Nous dépassons de nombreuses routes, des files de voitures attendent aux croisements, le train hurle si souvent qu’il semble en colère. Soudain, il freine et se met à reculer. « Nous faisons présentement marche arrière pour changer de voie. C’est une opération normale qui durera quelques minutes. Nul besoin de vous inquiéter », annonce la contrôleuse. Nous devons laisser passer un train plus rapide que le nôtre, il faut donc retourner vers un croisement. Nous attendons quinze minutes, le convoi nous dépasse à une vitesse folle. Nous repartons.
Après Darval, le paysage devient plus urbain, nous approchons de Montréal. Petites maisons en briques, nombreux graffitis, vieilles usines, cheminées. Autoroutes, trafic, ciel gris et vers la ville qu’on ne devine pas encore, la lueur ambre des grands centres urbains lorsque le temps est maussade. Nous pénétrons dans une gare souterraine, le bruit de sirènes annonce la métropole. Pause, puis départ pour Saint-Lambert, Sainte-Yacinthe, Drummondville, Charny, Sainte-Foix et Québec City. Je croque les glaçons de mon jus de tomate épicé, curieuse sensation, froid dedans, chaud dehors, congelé à l’extérieur.
Arrivée à Sainte-Foix à une heure de Québec City. Beaucoup de neige. Pas une route déblayée. Les maisons sont lamées gris ou bleu pâle, contour des fenêtres en blanc, porche, exactement comme on l’imagine lorsqu’on pense au Canada. Les commerces portent des pancartes « Paysagiste Laurier », « Ciment Laurier ». Nous quittons la ville, de temps en temps nous croisons un train. Le paysage croule sous les forêts de sapins, tout est blanc, gris et vert sombre. A l’intérieur, les passagers lisent, grignotent, écoutent de la musique. Ceux qui parlent à voix haute ont un gros accent.
J’écris un peu, couche quelques idées sur ma tablette. Je suis attirée par l’écran de la fenêtre. Aucune maison n’est déblayée, ni dessus, ni devant. Gros pickups tout neufs enchâssés dans des piles de neige. Longues plaines, séparées en petits champs par des roseaux bruns. C’est ainsi qu’on détecte les marais. Puis la forêt reprend, et les fabriques, les parcs de voitures gelées. Même repas qu’hier, du tofu encore. Le jour descend. Petits cimetières, tombes emmitouflées, clochers pointus en bois gris, et ça recommence. Brouillard. Blanc. Noir. C’est dimanche, le blues se fait un peu sentir. Le train roule sans fin.

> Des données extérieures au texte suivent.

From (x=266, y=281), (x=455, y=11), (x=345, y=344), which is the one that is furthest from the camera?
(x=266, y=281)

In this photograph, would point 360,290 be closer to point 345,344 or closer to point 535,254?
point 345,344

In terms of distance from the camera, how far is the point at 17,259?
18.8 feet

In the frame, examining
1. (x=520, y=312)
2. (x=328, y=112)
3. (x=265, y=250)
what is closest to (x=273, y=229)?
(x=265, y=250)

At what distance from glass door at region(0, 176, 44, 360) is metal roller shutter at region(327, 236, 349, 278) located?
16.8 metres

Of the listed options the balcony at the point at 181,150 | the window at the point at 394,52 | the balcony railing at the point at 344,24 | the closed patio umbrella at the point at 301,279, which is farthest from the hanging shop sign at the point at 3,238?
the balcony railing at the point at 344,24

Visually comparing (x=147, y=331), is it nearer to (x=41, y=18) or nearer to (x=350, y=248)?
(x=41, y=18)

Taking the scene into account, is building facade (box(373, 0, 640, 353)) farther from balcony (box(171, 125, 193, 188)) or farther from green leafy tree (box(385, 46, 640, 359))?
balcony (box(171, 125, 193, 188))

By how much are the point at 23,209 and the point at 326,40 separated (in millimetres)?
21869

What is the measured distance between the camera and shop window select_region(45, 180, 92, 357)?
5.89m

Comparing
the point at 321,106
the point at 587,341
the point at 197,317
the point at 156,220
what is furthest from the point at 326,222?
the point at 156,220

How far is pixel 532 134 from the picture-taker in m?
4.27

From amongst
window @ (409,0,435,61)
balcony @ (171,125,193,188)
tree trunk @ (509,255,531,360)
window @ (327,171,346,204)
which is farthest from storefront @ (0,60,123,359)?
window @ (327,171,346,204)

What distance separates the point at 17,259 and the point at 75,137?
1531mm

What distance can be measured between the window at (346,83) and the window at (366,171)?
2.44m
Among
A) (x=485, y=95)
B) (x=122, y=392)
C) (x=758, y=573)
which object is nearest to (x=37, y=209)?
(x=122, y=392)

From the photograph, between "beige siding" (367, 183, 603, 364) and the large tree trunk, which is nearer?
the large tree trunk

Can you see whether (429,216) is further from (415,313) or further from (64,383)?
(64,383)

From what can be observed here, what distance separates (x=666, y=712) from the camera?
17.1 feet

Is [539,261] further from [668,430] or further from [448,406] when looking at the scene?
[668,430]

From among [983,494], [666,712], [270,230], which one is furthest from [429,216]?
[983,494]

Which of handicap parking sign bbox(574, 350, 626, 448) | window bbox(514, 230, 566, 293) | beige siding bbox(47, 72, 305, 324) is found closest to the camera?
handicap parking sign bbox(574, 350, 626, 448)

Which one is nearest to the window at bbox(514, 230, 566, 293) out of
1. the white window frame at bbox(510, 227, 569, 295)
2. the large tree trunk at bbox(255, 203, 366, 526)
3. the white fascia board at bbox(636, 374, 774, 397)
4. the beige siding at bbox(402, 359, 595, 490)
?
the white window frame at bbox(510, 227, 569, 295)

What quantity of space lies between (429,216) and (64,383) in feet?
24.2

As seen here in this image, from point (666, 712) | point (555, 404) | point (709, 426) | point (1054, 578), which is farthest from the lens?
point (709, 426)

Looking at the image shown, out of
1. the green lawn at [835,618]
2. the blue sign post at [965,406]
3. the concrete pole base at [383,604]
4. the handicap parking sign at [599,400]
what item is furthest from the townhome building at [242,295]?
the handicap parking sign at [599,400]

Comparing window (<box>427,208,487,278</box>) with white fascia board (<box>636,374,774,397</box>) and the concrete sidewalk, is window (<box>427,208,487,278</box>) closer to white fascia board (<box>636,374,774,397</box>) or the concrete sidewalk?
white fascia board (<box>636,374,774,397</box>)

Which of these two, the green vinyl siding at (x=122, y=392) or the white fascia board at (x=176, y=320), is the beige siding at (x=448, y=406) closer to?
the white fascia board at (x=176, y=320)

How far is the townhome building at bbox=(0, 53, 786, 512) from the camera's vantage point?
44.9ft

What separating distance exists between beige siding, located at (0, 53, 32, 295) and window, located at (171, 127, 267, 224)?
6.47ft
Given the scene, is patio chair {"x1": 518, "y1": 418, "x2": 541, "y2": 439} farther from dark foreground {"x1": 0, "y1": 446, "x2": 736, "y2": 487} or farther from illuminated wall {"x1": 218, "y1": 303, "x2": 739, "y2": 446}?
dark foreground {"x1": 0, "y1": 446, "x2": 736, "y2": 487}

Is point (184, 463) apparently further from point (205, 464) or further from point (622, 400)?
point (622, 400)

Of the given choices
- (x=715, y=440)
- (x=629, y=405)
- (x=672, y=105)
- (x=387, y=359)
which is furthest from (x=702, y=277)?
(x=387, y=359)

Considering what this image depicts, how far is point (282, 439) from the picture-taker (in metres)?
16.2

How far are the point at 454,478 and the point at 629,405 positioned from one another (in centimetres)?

Charny. Il neige, on attend entre deux congères. Une pancarte annonce : "Gare à vous", avec un pictogramme de chute sur sol glissant. Une seule voie. Personne. Rien. Vide minimaliste. Nous repartons. Après quelques minutes, nous passons un grand pont. Dessous, moins saisissant que le Mississippi, le Saint-Laurent, immense, presque gelé, parcouru de rivières internes d’un gris vert, charrie des plaques de glace qui se tiennent la main.
Nous atteignons enfin Québec city avec quelques heures de retard. Deux flèches d’église percent le ciel bas. Brouillard. Arrivée silencieuse, plus personne ne parle. Le fleuve est rempli de navires pris dans les glaces. Il neige, quelque chose de doux et d’étouffé.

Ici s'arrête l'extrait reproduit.